:: SUPPLIED INFORMATION ::
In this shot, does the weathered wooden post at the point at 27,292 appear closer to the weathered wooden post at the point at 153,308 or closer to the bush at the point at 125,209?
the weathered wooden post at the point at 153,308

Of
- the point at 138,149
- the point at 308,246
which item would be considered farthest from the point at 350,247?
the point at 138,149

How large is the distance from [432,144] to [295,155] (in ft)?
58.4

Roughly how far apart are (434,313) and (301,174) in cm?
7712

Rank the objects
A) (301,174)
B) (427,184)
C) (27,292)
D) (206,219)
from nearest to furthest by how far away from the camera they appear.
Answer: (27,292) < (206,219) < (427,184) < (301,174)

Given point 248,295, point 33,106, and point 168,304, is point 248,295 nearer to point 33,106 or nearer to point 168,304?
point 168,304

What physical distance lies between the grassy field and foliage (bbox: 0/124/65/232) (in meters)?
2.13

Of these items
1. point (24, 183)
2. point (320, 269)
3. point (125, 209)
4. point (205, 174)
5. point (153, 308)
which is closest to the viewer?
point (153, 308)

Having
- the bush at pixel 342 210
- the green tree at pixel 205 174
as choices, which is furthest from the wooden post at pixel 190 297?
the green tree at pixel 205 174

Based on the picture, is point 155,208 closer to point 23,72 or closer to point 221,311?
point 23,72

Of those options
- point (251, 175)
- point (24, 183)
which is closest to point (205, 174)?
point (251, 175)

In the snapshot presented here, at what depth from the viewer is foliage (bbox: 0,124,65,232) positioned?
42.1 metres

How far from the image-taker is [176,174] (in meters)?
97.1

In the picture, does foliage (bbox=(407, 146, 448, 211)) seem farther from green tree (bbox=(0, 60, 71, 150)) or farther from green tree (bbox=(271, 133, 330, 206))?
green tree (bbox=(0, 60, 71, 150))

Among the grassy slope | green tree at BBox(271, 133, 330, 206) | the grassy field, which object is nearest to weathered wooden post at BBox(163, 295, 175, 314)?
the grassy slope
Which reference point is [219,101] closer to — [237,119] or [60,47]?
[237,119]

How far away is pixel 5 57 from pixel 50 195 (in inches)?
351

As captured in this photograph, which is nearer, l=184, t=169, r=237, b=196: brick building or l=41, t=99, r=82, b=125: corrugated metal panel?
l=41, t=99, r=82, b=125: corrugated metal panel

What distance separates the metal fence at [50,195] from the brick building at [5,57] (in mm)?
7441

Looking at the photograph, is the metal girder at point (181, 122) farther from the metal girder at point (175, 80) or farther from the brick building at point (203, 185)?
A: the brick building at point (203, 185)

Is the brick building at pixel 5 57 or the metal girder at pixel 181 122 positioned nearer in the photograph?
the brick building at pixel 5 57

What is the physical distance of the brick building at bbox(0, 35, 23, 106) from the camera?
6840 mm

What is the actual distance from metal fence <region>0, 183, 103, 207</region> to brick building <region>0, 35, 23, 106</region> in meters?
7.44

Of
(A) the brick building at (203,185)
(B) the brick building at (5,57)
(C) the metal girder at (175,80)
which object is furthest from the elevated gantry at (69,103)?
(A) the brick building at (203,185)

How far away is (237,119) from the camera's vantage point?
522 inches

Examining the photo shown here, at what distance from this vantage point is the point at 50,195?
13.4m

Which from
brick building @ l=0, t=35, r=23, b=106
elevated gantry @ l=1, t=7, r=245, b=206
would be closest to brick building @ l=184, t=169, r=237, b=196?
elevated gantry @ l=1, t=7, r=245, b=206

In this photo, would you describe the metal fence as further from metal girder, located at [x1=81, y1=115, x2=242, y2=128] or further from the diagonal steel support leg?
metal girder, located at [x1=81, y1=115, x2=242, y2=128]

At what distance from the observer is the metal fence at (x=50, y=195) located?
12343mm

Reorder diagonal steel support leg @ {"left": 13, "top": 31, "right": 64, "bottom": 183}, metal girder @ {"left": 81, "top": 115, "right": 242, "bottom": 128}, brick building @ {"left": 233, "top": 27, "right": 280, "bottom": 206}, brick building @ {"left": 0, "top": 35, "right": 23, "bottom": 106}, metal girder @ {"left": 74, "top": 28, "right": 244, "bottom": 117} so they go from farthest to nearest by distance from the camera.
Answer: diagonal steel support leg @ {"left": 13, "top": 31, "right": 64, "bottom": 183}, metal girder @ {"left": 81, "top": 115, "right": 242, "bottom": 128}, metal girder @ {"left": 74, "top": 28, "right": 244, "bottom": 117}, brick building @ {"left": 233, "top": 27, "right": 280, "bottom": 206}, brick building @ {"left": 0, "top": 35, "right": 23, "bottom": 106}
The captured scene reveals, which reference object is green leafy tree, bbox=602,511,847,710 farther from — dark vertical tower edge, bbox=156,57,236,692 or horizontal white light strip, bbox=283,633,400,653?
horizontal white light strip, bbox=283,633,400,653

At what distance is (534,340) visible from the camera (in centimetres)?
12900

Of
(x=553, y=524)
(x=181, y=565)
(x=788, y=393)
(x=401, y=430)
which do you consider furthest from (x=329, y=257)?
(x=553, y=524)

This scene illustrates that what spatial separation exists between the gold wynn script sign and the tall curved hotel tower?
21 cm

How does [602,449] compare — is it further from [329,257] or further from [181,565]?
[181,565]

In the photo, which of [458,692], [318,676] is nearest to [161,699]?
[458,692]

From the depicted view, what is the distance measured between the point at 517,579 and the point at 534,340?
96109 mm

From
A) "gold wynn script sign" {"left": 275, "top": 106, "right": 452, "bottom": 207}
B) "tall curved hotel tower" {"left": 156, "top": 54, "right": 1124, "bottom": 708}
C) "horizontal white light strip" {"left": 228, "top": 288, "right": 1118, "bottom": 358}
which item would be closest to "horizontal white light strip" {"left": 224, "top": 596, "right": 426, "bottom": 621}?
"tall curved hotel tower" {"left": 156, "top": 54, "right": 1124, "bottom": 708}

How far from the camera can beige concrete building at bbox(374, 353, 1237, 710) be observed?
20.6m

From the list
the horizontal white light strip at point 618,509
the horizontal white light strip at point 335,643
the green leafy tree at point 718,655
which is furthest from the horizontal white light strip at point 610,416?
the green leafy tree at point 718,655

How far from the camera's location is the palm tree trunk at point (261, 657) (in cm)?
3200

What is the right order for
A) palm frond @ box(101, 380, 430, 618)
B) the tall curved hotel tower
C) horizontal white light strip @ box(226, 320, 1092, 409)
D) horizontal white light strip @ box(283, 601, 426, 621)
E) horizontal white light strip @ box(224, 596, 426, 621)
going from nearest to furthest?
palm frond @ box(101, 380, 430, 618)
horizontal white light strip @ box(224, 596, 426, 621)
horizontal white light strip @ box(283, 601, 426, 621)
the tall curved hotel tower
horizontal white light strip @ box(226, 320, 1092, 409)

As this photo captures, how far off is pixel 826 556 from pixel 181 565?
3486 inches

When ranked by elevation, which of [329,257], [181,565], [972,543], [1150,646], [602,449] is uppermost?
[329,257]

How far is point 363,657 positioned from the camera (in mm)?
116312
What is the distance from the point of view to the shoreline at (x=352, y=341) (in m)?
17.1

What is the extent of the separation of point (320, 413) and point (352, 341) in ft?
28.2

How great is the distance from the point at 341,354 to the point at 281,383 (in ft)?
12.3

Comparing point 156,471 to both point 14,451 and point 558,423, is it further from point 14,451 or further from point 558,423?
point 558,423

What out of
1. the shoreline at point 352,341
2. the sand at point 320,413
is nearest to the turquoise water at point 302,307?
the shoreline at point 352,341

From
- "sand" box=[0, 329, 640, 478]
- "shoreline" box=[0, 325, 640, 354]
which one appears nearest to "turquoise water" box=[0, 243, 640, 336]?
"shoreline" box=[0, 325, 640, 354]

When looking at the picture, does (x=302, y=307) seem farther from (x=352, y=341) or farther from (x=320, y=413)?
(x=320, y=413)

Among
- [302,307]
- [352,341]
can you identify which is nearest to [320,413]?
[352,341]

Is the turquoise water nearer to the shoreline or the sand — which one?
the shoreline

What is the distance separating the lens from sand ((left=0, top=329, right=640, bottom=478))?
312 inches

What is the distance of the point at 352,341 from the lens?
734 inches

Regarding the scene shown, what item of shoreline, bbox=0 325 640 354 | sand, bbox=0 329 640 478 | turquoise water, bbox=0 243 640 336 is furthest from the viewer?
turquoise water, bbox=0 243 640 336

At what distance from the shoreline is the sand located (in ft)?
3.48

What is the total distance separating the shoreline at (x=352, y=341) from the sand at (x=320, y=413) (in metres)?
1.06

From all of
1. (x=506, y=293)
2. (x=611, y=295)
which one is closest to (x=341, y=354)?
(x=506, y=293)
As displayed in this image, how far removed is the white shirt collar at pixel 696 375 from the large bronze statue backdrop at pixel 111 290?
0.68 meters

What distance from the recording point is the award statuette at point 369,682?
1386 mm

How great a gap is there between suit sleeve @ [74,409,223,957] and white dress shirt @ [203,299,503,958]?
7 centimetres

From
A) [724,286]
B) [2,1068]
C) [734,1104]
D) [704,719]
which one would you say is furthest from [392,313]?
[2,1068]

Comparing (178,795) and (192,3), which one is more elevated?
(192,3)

:: GOAL ::
Could you arrange the data starting at the line containing "What is the distance separating" and ending at the line containing "7 centimetres", both lines included, as a JSON list of strings with one string per line and blank lines omitted?

:: PROBLEM SOLUTION ::
[
  "What is the distance separating the lens from sand ((left=0, top=329, right=640, bottom=478))?",
  "312 inches",
  "What is the distance of the point at 352,341 from the lens?",
  "734 inches",
  "Regarding the scene shown, what item of shoreline, bbox=0 325 640 354 | sand, bbox=0 329 640 478 | turquoise water, bbox=0 243 640 336 is furthest from the viewer?",
  "turquoise water, bbox=0 243 640 336",
  "At what distance from the shoreline is the sand located (in ft)?",
  "3.48",
  "What is the total distance separating the shoreline at (x=352, y=341) from the sand at (x=320, y=413) (in metres)?",
  "1.06",
  "From all of",
  "1. (x=506, y=293)",
  "2. (x=611, y=295)",
  "which one is closest to (x=341, y=354)?",
  "(x=506, y=293)",
  "As displayed in this image, how far removed is the white shirt collar at pixel 696 375 from the large bronze statue backdrop at pixel 111 290?",
  "0.68 meters",
  "What distance from the recording point is the award statuette at point 369,682?",
  "1386 mm",
  "How great a gap is there between suit sleeve @ [74,409,223,957] and white dress shirt @ [203,299,503,958]?",
  "7 centimetres"
]